-- Document passage follows --
Scientists develop a new class of antibiotics
No new classes of antibiotic have come onto the market for more than 25 years.
US scientists have made a breakthrough in the fight against antibiotic resistance. A new class of antibiotics has been developed, leading to fresh hope for new drugs to treat resistant bacteria.
Led by Timothy Lu, a team of researchers from the Massachusetts Institute of Technology (MIT) have found a new approach to tackling antibiotic resistance. It is hoped their findings, published in Nature Biotechnology, may lead to new drugs for treating resistant infections.
Using a gene editing system called CRISPR, scientists are able to identify combinations of genes that work together to make bacteria more vulnerable to antibiotics. The system works by targeting specific genes that allow bacteria to survive antibiotic treatment.
“This is a pretty crucial moment when there are fewer and fewer new antibiotics available, but more and more antibiotic resistance evolving,” Professor Lu says.
-- Document passage concluded --
-- Extracted entries follows --
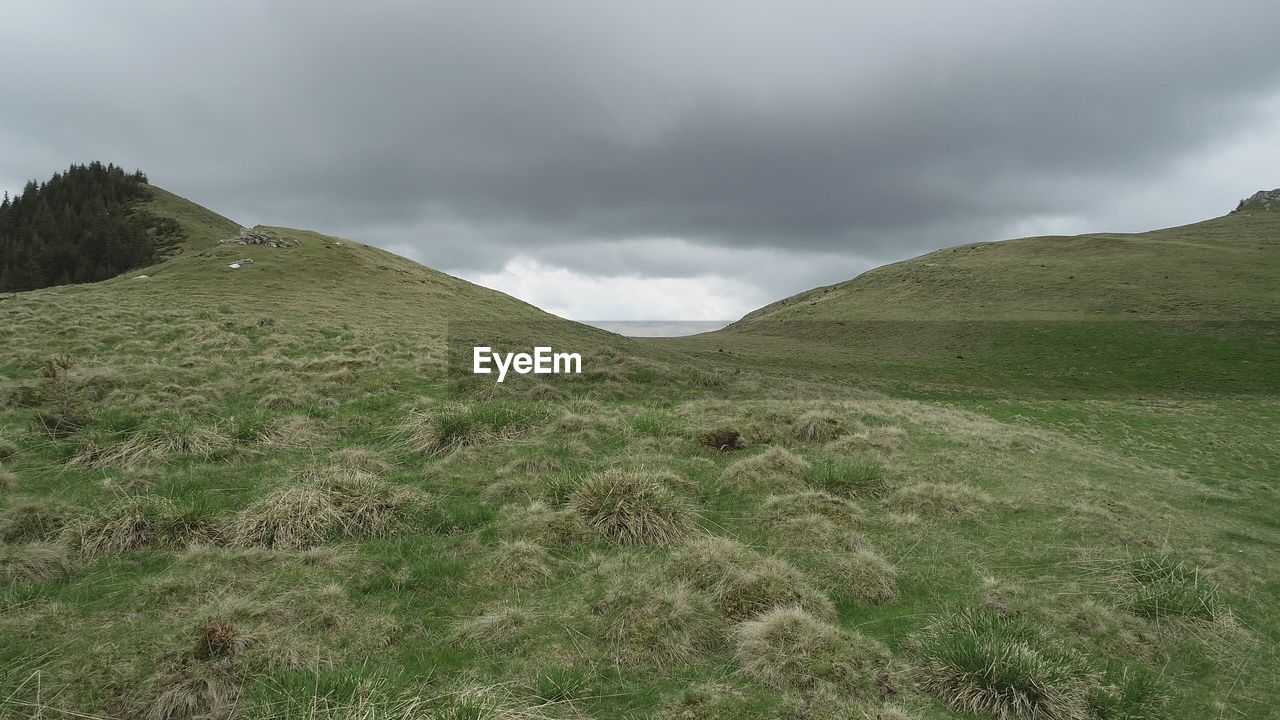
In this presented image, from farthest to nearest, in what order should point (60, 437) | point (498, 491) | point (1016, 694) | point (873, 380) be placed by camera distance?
1. point (873, 380)
2. point (60, 437)
3. point (498, 491)
4. point (1016, 694)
-- Extracted entries concluded --
Your tasks:
a – In the antibiotics article, rewrite the passage from "US scientists have" to "Professor Lu says.", replacing "researchers" with "investigators".
b – Shorten the paragraph of the antibiotics article that begins "Using a gene editing system" while keeping its main facts.
c – Continue the article on the new class of antibiotics from the point where it stops.

Expected responses:
a –
US scientists have made a breakthrough in the fight against antibiotic resistance. A new class of antibiotics has been developed, leading to fresh hope for new drugs to treat resistant bacteria.
Led by Timothy Lu, a team of investigators from the Massachusetts Institute of Technology (MIT) have found a new approach to tackling antibiotic resistance. It is hoped their findings, published in Nature Biotechnology, may lead to new drugs for treating resistant infections.
Using a gene editing system called CRISPR, scientists are able to identify combinations of genes that work together to make bacteria more vulnerable to antibiotics. The system works by targeting specific genes that allow bacteria to survive antibiotic treatment.
“This is a pretty crucial moment when there are fewer and fewer new antibiotics available, but more and more antibiotic resistance evolving,” Professor Lu says.

b – With the CRISPR gene editing system, scientists can find gene combinations that together make bacteria more vulnerable to antibiotics by targeting the specific genes that let bacteria survive treatment.

c –
No new classes of antibiotics have come onto the market for more than 25 years and some 25,000 people in Europe die every year due to antibiotic-resistant infections.
The CRISPR system involves a set of proteins used by bacteria to protect themselves from viruses (bacteriophages). One protein, the DNA-cutting enzyme Cas9, binds to short RNA guide strands that target certain sequences.
Prof Lu and his team designed RNA guide strands to target genes for antibiotic resistance, including the enzyme NDM-1. This enzyme is responsible for resistance to a range of beta-lactam antibiotics.
The team found that they were able to kill more than 99 per cent of bacteria carrying NDM-1.
Researchers also managed to target SHV-18, a mutation in bacterial chromosomes that provides resistance to quinolones and is a virulence factor in enterohaemorrhagic E. coli.
The system is currently being tested on mice. It is hoped that it may be eventually adapted to treat infections and remove unwanted bacteria in humans.
“This work represents a very interesting genetic method for killing antibiotic-resistant bacteria in a directed fashion, which in principle could help to combat the spread of antibiotic resistance fuelled by excessive broad-spectrum treatment,” says Ahmad Khalil, an assistant professor of biomedical engineering at Boston University who was not part of the research.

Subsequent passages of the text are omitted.